Visitor's Talk
Escher Pattern Through Hourglasses - Temporal Analysis and Pattern Discovery in Multimedia Sequences
- Speaker: Dr. Lexing Xie, IBM Research
- Abstract:
We are witnessing a proliferation of large multimedia collections with the recent advances in hardware and networking infrastructures. The sheer volume of these content exceed the human capability to annotate and filter them manually, yet our ability to automatically process, interpret, and use these rich corpora has notably lagged behind. As a result parsing and recognizing objects and concepts from images has recently received much attention in computer vision and multimedia. Our investigations are on two aspects that compliments supervised visual recognition: (1) unsupervised pattern discovery, i.e., finding recurrent segments from multimedia sequences with a small amount of domain knowledge and little annotation; (2) temporal modeling in video for mining and recognition in different scales. In the first aspect, we design dynamic graphical models to capture patterns in video, and we explain the discovered patterns via statistical association to multiple modalities. In the second aspect we present models for learning inter-shot temporal dependence as well as intra-shot temporal variations. We will present evaluations on broadcast news and sports programs, and discuss its extension to long-term temporal modeling and mining, and to a broader context of mining in multimedia and other data types.- Biographical Sketch:
Lexing Xie is a researcher in IBM T. J. Watson Research Center in Hawthorne, NY. She is interested in making multimedia content more accessible and useful to people, as well as understanding people to help build better models and systems that can process multimedia repositories. Her research has been on multimedia signal processing, content analysis, pattern mining, machine perception and learning.
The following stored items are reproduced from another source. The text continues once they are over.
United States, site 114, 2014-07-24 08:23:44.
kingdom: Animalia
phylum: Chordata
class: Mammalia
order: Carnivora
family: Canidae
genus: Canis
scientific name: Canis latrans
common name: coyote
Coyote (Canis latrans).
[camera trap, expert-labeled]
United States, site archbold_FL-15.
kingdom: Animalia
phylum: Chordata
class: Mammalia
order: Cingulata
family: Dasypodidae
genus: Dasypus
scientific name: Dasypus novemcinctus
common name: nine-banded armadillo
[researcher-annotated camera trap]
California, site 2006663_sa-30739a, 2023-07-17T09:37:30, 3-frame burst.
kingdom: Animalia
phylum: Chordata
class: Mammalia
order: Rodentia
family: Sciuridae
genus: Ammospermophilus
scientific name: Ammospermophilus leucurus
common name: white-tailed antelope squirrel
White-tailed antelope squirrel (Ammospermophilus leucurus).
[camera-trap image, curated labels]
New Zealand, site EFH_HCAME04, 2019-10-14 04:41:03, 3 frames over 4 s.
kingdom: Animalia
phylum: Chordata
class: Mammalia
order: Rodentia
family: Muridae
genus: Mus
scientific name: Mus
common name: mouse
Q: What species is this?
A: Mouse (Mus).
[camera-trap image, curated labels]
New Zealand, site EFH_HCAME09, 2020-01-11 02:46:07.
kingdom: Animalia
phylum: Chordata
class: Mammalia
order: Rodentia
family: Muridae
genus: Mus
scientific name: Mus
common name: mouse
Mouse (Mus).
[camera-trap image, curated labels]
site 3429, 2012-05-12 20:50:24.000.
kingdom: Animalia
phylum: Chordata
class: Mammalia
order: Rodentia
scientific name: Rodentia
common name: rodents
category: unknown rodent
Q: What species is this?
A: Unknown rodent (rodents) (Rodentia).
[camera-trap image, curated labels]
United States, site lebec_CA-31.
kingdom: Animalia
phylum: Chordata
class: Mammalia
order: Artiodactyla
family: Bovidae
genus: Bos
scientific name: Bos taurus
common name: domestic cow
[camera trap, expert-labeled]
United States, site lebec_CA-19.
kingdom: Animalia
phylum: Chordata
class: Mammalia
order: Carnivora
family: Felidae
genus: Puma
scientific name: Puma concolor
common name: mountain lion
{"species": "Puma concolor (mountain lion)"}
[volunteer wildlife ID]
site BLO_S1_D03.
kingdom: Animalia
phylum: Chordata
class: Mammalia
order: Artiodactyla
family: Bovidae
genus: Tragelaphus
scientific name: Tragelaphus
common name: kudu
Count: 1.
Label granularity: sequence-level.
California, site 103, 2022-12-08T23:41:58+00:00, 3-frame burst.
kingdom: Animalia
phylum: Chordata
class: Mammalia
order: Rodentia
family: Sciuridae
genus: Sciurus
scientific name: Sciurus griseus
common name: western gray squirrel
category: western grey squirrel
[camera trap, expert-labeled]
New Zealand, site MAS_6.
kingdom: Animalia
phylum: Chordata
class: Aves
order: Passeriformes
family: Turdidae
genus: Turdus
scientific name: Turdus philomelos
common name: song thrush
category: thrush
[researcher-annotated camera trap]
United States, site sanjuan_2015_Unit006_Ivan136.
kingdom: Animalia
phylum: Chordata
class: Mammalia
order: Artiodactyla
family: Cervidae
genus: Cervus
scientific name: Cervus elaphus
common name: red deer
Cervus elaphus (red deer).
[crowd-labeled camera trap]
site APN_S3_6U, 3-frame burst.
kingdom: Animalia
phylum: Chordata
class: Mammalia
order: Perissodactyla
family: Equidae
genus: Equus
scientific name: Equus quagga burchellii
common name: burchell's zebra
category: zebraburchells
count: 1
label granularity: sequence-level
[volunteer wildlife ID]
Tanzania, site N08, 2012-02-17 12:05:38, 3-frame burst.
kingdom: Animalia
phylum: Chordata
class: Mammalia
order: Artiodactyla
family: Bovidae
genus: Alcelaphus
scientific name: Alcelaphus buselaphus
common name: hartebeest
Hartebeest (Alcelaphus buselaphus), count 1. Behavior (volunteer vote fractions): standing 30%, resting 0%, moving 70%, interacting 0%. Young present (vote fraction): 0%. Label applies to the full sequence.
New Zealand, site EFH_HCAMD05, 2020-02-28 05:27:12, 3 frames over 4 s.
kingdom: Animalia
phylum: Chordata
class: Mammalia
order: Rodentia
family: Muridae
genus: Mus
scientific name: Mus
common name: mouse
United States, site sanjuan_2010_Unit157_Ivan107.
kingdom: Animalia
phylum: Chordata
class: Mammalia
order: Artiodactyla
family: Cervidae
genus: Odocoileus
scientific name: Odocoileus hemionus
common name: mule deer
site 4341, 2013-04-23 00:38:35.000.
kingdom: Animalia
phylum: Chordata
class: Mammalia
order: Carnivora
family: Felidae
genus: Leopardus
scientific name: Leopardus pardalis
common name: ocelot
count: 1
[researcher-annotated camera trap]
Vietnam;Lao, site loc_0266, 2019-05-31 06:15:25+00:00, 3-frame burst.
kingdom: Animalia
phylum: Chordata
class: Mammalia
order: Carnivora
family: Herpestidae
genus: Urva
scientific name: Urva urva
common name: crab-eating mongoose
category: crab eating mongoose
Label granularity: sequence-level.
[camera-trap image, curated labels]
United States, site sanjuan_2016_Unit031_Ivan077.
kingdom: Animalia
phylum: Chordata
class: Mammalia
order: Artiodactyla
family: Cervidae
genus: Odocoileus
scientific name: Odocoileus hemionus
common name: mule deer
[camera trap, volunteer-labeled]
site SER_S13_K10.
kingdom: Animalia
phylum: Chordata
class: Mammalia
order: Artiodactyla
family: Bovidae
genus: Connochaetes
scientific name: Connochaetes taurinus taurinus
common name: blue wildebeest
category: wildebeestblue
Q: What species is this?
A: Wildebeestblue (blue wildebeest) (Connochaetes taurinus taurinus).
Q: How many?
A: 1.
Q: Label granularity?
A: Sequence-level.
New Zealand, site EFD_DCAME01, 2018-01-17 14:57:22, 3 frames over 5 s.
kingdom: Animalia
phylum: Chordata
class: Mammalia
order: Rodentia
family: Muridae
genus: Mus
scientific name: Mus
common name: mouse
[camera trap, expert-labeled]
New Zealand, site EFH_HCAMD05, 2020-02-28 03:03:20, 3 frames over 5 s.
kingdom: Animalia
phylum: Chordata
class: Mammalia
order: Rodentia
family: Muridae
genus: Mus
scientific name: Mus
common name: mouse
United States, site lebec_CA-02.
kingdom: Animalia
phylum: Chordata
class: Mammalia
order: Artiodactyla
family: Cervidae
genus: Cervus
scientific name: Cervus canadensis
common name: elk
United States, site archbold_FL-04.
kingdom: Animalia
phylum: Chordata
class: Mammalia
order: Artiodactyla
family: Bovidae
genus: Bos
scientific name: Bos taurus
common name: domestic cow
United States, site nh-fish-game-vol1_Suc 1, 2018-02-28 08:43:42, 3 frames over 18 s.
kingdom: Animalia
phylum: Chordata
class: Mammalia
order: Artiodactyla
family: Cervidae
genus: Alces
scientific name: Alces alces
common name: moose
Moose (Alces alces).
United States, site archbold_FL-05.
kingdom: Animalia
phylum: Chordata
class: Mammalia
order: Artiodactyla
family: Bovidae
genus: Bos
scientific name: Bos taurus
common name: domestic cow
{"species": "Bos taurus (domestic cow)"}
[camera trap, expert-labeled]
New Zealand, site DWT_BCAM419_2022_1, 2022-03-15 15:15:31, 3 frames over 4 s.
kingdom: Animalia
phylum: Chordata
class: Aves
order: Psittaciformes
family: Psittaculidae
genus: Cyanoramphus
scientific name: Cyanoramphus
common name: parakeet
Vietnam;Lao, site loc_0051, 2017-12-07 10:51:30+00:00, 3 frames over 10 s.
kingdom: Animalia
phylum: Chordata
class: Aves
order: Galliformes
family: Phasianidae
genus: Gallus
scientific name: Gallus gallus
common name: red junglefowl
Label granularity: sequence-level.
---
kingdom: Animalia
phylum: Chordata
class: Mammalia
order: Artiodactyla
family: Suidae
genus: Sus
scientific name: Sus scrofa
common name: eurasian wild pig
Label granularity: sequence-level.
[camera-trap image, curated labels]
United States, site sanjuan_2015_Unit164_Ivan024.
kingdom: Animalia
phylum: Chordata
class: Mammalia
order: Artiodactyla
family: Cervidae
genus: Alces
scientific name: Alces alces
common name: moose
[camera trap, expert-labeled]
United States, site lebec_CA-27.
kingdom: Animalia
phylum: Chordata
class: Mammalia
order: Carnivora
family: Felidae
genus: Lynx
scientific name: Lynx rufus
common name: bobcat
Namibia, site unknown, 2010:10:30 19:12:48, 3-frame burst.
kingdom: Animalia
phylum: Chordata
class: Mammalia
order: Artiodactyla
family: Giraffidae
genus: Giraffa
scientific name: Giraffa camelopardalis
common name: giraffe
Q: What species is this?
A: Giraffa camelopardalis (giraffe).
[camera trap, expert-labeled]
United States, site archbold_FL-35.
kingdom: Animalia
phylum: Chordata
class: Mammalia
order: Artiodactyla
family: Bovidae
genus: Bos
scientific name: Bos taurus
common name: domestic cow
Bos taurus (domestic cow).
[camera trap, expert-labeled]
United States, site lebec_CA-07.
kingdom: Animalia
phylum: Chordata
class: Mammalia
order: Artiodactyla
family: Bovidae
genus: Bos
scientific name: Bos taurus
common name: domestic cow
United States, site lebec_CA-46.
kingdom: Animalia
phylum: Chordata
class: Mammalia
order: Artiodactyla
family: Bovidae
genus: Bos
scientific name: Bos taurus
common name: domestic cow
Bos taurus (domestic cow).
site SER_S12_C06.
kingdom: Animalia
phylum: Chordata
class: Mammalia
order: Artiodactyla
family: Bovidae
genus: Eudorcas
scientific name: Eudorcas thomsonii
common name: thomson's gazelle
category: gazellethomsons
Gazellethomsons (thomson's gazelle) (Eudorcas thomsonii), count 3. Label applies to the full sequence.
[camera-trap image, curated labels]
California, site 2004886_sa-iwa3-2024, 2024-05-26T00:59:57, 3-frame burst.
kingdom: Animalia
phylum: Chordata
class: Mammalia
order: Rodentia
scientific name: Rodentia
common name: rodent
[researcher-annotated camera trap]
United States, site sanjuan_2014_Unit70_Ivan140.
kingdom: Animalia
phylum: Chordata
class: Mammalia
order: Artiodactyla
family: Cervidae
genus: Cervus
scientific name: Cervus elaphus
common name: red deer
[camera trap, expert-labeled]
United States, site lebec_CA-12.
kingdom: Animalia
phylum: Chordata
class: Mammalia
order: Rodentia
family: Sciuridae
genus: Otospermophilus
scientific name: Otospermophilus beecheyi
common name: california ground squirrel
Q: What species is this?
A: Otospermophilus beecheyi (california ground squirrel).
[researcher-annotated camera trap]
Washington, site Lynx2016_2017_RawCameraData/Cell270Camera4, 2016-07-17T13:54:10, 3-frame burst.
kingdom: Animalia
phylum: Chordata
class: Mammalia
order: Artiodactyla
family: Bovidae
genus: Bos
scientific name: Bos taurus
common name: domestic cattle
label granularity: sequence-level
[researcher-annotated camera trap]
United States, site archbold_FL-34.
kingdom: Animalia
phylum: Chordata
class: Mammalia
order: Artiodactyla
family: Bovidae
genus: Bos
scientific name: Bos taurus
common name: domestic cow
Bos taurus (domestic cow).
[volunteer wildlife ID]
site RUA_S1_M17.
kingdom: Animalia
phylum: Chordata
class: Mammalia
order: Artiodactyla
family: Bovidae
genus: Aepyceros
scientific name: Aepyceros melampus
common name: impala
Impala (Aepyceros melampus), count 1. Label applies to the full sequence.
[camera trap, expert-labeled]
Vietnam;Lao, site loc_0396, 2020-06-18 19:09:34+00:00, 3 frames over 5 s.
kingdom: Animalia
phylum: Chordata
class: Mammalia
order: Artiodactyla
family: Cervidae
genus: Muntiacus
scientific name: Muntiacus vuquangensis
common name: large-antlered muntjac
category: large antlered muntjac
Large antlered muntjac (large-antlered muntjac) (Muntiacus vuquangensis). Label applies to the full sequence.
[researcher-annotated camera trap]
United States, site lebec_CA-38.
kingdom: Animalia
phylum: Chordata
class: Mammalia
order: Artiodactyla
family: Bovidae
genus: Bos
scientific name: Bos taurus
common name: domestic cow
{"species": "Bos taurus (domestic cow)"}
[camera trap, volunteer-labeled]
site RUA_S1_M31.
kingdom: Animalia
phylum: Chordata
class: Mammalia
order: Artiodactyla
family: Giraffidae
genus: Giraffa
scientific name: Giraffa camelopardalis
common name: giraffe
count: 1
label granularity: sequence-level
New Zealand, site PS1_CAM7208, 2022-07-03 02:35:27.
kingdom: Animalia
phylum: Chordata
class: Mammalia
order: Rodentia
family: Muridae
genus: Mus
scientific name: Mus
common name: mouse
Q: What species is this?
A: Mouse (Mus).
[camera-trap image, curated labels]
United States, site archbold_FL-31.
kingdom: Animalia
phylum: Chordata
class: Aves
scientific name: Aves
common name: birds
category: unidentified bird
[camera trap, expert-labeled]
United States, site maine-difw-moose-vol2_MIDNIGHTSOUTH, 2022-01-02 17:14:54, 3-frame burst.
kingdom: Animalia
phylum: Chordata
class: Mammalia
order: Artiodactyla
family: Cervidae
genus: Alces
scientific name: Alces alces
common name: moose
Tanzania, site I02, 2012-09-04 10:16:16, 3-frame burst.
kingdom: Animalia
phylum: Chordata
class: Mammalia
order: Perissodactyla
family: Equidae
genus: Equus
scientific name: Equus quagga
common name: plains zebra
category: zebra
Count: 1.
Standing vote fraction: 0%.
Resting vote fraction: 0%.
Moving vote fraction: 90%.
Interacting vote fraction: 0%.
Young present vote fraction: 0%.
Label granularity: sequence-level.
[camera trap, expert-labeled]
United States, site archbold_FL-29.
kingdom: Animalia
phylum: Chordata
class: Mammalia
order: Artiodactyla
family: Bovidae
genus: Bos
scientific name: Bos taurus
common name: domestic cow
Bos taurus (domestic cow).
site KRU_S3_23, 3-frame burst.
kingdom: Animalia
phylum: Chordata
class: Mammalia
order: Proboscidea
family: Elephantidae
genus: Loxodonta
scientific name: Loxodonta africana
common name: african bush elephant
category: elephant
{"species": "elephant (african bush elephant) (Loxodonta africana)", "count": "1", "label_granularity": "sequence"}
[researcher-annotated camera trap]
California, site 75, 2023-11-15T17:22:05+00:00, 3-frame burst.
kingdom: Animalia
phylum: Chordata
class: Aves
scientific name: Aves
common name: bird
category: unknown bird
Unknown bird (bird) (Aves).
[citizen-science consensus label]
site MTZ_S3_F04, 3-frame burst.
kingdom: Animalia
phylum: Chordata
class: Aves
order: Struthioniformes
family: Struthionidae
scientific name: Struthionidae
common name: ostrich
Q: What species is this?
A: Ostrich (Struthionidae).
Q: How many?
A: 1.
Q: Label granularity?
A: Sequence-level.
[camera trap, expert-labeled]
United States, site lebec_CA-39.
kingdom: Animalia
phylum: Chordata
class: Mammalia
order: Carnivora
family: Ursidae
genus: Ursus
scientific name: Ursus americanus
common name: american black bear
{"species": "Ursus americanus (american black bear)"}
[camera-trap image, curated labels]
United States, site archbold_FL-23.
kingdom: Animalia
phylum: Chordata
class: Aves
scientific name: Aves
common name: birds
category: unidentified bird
She received PhD in Electrical Engineering from Columbia University in 2005, and B.S. in EE from Tsinghua University, Beijing, China in 2000. She has worked in Microsoft Research Cambridge June-August 2003. She is the recipient of the 2005 IBM Research Josef Raviv Memorial Postdoc fellowship, she has also received best student paper awards from IEEE ICIP in 2004 and ACM Multimedia in 2002 and 2005, respectively.